Other reasons for lack of sleep may include, lack of exercise, poor diet, mental health problems, not enough natural light, and about a dozen other possible factors, many of which go unexplored. Having said that, there are proven risks associated with smoking, so it’s advisable switch to e-cigarettes and experiment with e liquid flavors to lower your chances of cancer, heart attack, and premature death.
You Need Eight Hours of Sleep per Night
The eight-hour myth seems to have been perpetuated since the dawn of time, but who came up with this magical number, and how can it possibly be accurate? The answer is, it can’t. It’s no secret that regular sleep clears the brain of toxins and generally equates to a healthier, longer lifespan, but the continuous-eight-hours-of-sleep rule (otherwise named monophasic sleep) ignores other sleep variations and their links to evolution and history.
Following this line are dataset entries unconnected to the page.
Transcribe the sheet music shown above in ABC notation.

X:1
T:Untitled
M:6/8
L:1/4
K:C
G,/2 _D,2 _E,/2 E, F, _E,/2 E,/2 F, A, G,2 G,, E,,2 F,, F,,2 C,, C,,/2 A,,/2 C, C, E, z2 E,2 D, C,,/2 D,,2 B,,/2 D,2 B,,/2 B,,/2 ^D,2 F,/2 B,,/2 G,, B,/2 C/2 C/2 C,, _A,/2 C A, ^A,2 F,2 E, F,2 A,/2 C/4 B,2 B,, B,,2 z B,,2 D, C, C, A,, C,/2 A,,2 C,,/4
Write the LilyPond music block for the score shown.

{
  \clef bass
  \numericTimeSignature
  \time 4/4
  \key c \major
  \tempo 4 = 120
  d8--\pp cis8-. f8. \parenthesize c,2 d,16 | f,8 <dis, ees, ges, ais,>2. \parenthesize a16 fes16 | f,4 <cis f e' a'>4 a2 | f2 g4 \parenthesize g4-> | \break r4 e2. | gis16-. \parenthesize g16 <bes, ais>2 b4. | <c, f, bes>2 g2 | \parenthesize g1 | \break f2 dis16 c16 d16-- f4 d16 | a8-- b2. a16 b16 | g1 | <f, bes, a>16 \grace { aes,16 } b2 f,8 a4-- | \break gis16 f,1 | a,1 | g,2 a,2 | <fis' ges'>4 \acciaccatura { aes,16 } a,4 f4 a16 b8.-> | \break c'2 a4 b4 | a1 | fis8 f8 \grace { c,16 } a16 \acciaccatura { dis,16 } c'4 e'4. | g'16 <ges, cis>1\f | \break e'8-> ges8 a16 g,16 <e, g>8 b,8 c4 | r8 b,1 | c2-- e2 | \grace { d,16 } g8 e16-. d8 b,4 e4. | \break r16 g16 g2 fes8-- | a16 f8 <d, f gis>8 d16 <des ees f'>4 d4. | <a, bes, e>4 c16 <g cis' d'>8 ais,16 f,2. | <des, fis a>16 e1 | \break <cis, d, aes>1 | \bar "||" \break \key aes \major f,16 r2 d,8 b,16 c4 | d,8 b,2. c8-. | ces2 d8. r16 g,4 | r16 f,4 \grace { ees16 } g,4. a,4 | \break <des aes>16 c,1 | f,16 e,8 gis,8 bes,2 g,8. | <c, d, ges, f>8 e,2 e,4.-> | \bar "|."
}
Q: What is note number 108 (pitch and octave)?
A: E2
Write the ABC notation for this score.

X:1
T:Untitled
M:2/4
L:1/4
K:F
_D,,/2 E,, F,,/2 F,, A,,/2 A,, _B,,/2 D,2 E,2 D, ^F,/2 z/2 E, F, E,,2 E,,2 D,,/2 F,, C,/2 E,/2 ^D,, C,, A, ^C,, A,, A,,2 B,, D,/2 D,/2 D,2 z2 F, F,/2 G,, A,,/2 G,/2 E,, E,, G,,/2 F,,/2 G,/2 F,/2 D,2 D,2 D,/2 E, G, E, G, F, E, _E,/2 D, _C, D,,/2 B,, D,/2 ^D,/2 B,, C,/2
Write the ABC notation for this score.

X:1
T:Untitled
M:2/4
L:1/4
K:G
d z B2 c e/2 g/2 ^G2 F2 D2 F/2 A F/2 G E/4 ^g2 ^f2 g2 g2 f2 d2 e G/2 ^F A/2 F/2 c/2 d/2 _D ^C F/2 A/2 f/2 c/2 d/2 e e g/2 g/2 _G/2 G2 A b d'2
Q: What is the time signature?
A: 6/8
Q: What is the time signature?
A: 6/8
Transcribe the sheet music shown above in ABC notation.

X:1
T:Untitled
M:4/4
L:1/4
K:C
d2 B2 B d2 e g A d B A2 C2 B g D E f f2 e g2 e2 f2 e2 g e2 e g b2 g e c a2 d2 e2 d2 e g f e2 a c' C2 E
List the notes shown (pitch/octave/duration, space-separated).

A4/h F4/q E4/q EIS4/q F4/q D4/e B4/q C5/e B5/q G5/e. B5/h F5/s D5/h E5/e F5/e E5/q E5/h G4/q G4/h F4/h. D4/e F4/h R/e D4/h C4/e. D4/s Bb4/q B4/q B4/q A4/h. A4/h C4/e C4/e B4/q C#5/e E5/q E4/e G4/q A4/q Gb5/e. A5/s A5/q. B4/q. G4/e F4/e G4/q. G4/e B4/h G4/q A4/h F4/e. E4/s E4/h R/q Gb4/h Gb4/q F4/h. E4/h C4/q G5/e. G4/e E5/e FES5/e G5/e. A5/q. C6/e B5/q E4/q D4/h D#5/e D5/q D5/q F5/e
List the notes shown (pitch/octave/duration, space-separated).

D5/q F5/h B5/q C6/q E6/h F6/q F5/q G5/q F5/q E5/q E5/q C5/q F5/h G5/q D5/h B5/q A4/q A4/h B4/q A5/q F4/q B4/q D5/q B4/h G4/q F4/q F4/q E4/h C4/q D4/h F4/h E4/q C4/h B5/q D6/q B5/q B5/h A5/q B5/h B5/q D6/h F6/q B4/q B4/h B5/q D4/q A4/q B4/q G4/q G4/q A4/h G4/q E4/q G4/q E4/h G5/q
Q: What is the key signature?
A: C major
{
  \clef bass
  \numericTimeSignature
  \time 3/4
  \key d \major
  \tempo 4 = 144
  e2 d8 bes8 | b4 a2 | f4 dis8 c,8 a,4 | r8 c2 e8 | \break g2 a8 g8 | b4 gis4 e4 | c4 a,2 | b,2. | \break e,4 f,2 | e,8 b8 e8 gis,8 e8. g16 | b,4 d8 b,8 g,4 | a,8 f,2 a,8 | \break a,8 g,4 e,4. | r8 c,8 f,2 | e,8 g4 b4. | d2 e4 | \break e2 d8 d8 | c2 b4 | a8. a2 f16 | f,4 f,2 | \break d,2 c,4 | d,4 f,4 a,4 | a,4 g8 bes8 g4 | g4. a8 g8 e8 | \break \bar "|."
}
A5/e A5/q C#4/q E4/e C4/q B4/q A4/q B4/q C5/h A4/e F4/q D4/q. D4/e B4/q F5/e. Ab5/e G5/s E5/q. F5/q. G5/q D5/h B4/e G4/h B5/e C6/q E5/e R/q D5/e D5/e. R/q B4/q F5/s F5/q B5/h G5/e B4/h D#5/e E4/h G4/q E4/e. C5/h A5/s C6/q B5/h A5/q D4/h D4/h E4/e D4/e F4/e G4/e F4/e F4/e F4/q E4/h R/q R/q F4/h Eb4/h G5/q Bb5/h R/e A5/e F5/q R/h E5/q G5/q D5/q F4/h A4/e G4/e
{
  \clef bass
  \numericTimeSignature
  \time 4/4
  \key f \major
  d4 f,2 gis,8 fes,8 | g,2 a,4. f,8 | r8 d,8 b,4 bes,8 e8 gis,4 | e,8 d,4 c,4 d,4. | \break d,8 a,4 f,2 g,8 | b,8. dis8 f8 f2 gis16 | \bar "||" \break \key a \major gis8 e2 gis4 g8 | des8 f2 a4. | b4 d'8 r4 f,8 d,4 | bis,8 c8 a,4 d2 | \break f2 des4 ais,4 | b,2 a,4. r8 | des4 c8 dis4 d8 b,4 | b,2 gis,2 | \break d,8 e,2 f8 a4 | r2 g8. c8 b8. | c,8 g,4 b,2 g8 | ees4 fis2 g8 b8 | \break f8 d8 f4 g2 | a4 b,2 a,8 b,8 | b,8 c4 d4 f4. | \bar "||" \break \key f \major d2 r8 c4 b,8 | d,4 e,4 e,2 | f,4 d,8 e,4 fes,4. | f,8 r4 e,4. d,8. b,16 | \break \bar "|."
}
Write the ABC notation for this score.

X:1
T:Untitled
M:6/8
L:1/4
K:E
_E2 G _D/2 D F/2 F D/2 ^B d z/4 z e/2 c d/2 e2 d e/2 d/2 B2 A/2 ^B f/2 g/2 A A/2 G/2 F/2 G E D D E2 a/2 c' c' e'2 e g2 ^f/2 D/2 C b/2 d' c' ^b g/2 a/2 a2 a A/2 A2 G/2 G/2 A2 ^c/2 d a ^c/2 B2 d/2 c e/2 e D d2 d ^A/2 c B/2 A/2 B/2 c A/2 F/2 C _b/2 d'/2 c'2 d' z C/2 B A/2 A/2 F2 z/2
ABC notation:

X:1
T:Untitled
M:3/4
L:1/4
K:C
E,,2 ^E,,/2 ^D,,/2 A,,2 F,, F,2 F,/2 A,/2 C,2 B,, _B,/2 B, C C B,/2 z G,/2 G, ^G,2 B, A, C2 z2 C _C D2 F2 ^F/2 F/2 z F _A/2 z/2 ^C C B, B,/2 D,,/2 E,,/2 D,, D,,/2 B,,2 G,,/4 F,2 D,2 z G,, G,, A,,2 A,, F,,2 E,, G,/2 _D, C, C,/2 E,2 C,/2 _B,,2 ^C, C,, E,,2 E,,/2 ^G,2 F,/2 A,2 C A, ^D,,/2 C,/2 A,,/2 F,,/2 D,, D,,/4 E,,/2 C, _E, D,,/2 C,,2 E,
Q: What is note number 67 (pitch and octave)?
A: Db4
Most controversially, professor and author Daniel Kripke conducted a sleep study on more than a million adults of varying ages. His results demonstrated that people who only get six or seven hours of kip per night have a lower death rate than those who sleep for the full eight. It’s helpful to consider that everyone has his or her own optimum sleep amount, but this information is certainly food for thought.
Nighttime Waking Indicates a Health Problem
Doctors would have us believe that waking in the night is a symptom of insomnia, depression, or both, creating hysteria about sleep – or more specifically, getting enough of it. Because we panic when we feel alert during the night, we find it harder to drift off, creating a vicious cycle that’s hard to break.
Contrary to these oft-held beliefs, history suggests that before electricity, humans were primed to sleep biophysically – that is, for two blocks of four or five hours, interrupted by an hour or two of wakefulness. In other words, nighttime waking could mean you’re more in tune with your body’s circadian rhythm than you think.
Conclusion
Whatever your beliefs about sleep, smoking, and the pharmaceutical industry, it’s important to listen to your body clock and follow your own sleep schedule. Going to bed at the same time every night (studies show that 10pm is the optimum time for the brain to rest) will help your body find its own natural rhythm, whether you need five hours or eight.